I did a heroic recovery once. The kind where you are the only one who knows the incantation, you save the day, and for about an hour it feels great. Then it curdles, because you realize what you have actually built is a system that requires you, specifically, awake, at 3am. The heroics were the symptom. The disease was that I had become a black box with no seams, in human form.

So the principle is: after a heroic recovery, kill the bus factor. Write down what only you knew, so no one ever has to be you at 3am again. And the larger turn behind it, the one I am still learning: give away the work you are best at and coach instead. My output is no longer what I personally ship. My output is now the team's output. That means teaching through heuristics and apprenticeship rather than runbooks, saying the quiet strategic part out loud, narrating the debugging while someone watches instead of just fixing it. The tacit strategy is the thing worth transferring. The fix is disposable.

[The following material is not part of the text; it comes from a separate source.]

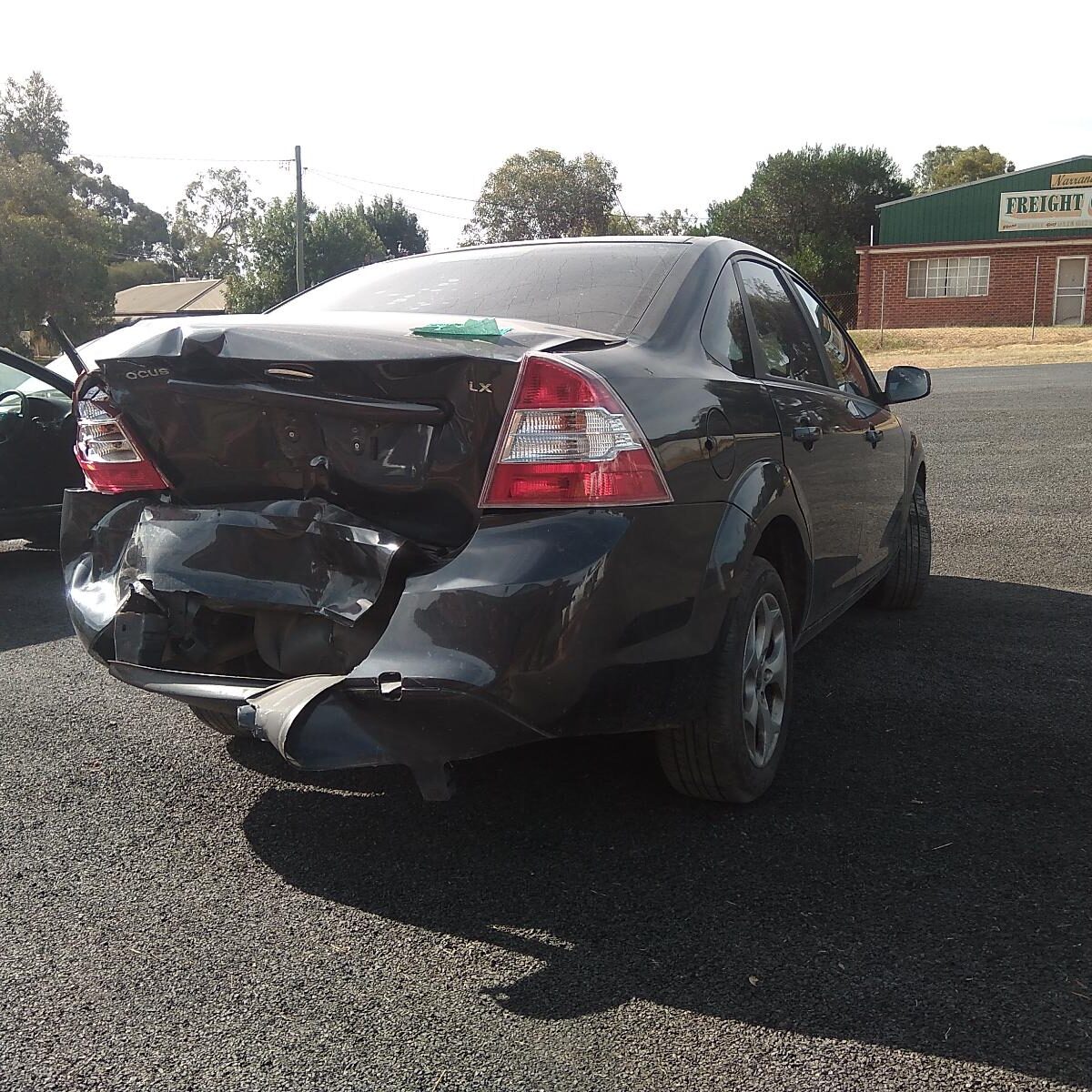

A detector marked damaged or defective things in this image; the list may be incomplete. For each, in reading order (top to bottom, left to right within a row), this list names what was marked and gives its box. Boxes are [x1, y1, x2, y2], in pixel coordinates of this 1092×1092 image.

damaged dark grey sedan [57, 238, 930, 804]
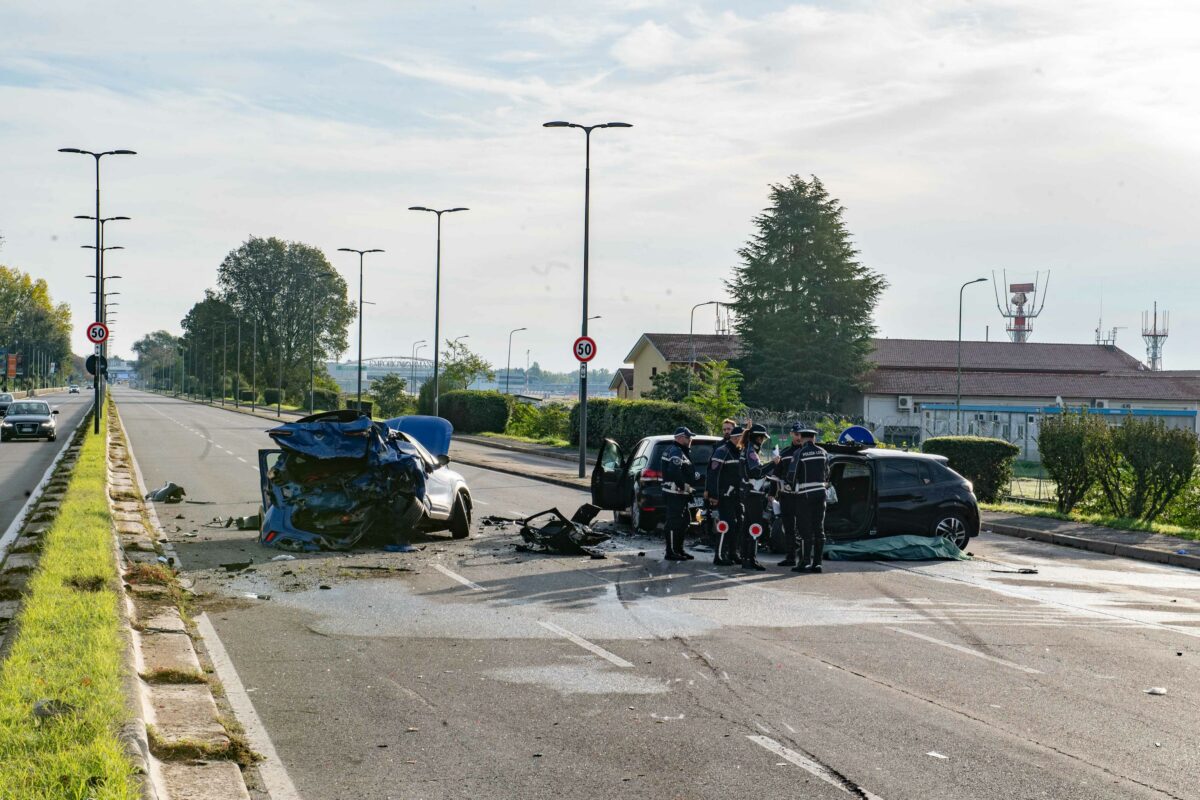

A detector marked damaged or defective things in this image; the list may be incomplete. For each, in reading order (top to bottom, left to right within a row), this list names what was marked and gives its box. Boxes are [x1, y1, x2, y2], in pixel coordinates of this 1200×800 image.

wrecked blue car [259, 412, 472, 551]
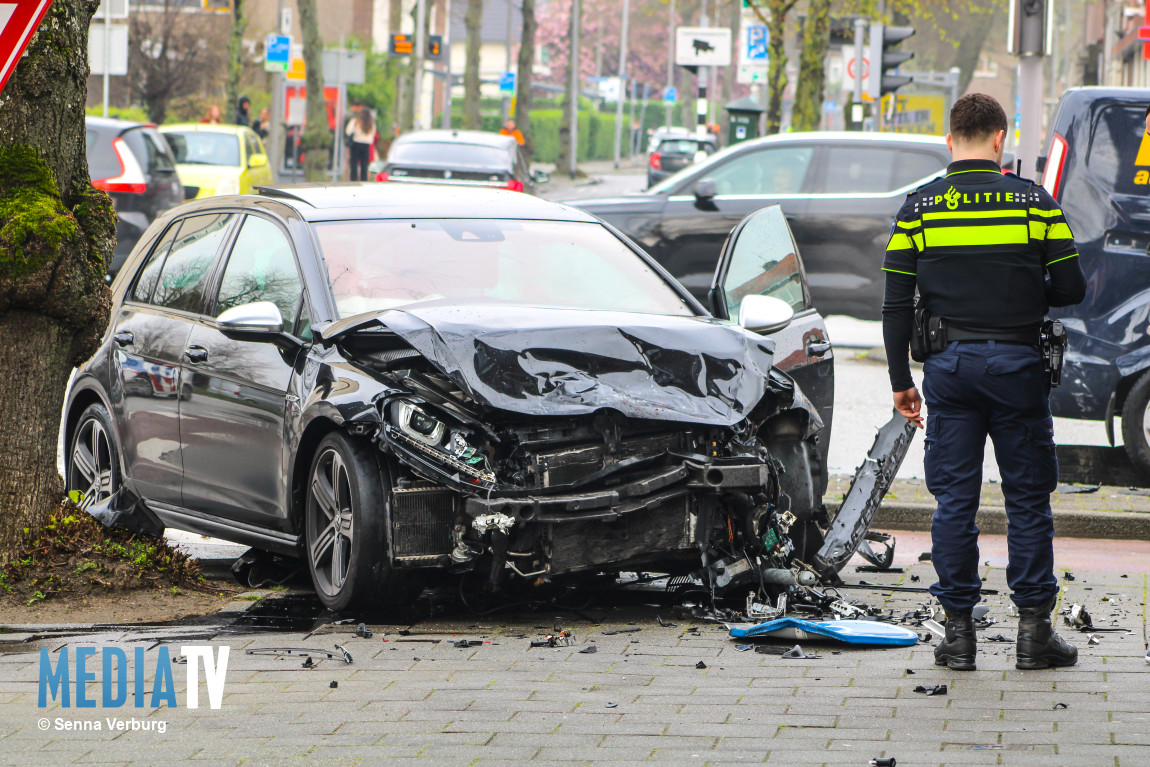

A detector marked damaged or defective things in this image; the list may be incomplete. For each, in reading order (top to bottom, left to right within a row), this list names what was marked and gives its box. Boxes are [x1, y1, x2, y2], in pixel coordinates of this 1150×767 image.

This is the hardest one to actually do, because everything that made me good at the individual work pulls against it.

VIII

Now

What the timeline is actually for

"When the facts change, I change my mind." John Maynard Keynes (attributed)

If you read the timeline on the right as a list of accomplishments, you have read it wrong. It is a list of corrections. Each node is a place I was going in the wrong direction with total confidence until something pushed back.

That is why I keep the doctrine event-sourced. The current beliefs, pay-its-rent, don't-overcomplicate, second-order effects, deep black boxes with observable seams, zoom levels, measure-first, serve-the-outcome, are just the projection you get by replaying these scars. They are not eternal. Every one of them has a birth date and every one of them is allowed to have a death date, and the day I stop being able to tell you which incident taught me a given rule is the day that rule has quietly become a slogan again.

So the prompt I leave for the future version of me, the one who will read this back years from now, is simple. What did a recent failure teach me that none of these principles capture yet? And which one have I stopped believing? Because the timeline is not done. It is just paused at today. Every principle here has a scar, and I fully expect to earn a few more.